───── Material ─────

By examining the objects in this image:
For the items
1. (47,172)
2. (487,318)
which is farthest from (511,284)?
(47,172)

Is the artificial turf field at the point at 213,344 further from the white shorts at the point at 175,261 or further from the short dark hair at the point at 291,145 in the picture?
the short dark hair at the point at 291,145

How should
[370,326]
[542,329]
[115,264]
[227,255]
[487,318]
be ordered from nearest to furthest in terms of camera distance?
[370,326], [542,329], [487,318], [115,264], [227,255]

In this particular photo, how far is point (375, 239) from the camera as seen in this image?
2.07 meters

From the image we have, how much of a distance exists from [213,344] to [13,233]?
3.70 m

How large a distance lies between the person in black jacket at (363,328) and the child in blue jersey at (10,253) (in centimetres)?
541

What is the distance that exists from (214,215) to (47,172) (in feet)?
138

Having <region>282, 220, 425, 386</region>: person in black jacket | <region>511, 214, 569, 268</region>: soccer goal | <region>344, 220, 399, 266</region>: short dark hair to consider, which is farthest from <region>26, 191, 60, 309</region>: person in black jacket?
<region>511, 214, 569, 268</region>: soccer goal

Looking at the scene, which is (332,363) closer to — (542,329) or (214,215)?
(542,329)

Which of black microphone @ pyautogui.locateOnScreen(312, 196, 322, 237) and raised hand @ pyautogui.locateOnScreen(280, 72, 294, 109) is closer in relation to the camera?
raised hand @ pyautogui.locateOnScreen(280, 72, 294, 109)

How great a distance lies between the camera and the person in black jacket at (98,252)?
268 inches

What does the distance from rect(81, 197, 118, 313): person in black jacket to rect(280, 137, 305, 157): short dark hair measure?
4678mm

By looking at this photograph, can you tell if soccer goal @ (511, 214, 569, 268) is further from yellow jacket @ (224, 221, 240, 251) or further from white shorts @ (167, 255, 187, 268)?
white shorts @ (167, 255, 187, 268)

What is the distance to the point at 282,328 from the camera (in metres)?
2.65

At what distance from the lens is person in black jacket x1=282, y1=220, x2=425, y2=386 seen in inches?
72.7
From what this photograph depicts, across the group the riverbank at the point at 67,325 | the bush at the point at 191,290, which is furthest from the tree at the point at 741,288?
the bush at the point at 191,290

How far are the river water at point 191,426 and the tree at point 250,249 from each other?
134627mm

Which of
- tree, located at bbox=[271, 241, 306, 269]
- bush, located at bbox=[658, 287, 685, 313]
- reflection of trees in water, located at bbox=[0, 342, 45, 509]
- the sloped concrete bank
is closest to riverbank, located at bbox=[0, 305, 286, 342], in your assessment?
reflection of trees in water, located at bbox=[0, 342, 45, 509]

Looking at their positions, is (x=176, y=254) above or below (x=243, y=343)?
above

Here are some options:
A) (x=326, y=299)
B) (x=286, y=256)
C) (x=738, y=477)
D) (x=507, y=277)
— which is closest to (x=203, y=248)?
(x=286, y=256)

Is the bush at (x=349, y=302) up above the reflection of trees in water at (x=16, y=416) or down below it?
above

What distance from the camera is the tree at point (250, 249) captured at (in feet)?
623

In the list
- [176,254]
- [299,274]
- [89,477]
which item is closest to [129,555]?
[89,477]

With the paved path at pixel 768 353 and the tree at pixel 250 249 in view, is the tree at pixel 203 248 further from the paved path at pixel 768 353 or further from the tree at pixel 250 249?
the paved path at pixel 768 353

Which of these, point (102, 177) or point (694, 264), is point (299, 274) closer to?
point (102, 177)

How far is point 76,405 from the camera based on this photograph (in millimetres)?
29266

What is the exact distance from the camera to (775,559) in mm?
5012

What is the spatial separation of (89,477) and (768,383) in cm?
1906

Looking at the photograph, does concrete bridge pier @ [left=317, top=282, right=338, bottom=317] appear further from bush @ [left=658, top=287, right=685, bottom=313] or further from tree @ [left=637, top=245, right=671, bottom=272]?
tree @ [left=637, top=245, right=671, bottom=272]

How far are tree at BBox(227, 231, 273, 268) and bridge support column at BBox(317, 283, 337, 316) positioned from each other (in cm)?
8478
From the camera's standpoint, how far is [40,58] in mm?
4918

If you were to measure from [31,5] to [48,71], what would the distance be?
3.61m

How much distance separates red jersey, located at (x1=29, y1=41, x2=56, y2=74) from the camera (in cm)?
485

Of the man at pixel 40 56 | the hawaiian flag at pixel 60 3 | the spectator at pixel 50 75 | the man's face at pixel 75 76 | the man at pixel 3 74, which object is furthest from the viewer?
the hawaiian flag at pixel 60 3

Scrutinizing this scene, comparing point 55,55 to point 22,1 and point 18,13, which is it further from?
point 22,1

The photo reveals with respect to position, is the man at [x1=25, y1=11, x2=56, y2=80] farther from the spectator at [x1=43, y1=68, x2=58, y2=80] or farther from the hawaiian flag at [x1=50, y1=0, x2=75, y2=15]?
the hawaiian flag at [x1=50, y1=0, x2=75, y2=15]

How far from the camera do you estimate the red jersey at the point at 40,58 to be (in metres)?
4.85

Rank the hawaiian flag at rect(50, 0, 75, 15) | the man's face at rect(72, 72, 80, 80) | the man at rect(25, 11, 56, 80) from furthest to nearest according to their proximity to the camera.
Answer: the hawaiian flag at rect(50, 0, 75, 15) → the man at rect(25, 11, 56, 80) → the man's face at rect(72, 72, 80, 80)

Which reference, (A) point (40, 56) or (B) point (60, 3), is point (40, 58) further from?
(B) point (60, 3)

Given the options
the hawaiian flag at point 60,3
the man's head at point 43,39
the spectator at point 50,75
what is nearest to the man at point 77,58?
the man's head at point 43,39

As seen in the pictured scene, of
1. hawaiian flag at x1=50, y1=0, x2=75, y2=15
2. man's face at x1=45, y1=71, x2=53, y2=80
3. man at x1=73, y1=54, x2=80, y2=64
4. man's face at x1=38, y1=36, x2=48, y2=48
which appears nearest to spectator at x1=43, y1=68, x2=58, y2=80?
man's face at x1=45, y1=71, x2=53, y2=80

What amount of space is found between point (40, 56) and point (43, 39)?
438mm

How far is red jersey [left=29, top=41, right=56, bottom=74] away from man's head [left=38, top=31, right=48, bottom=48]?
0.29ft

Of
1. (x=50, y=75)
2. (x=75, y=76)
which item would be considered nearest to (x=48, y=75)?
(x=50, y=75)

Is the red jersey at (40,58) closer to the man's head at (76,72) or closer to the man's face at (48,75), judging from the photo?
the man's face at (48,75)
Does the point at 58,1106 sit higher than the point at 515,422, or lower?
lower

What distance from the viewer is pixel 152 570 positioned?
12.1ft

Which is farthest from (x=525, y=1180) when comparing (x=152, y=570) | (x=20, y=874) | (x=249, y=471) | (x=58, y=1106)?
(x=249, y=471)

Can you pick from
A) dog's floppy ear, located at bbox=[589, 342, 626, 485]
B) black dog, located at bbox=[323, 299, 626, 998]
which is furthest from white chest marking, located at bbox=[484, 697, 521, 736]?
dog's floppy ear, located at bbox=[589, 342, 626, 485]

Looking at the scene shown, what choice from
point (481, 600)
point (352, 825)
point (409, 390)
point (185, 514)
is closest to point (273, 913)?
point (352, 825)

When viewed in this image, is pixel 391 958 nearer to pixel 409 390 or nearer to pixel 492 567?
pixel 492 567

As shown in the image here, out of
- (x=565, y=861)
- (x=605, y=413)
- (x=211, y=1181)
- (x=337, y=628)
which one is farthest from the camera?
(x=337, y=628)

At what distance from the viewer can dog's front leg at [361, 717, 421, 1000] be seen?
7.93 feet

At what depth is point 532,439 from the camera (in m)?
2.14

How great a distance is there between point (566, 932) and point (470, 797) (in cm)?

─────

**Do this:** Can you quote, word for word, the part of the entries that opens with the line containing "As shown in the image here, out of" and runs through the last line of the entries, with both of those lines included?

**Solved problem:**
As shown in the image here, out of
- (x=565, y=861)
- (x=605, y=413)
- (x=211, y=1181)
- (x=337, y=628)
which one is farthest from the camera?
(x=337, y=628)

At what distance from the viewer can dog's front leg at [361, 717, 421, 1000] be seen?
7.93 feet

At what depth is point 532,439 from the camera (in m)?
2.14

How great a distance is there between point (566, 932) and point (470, 797) (in cm)?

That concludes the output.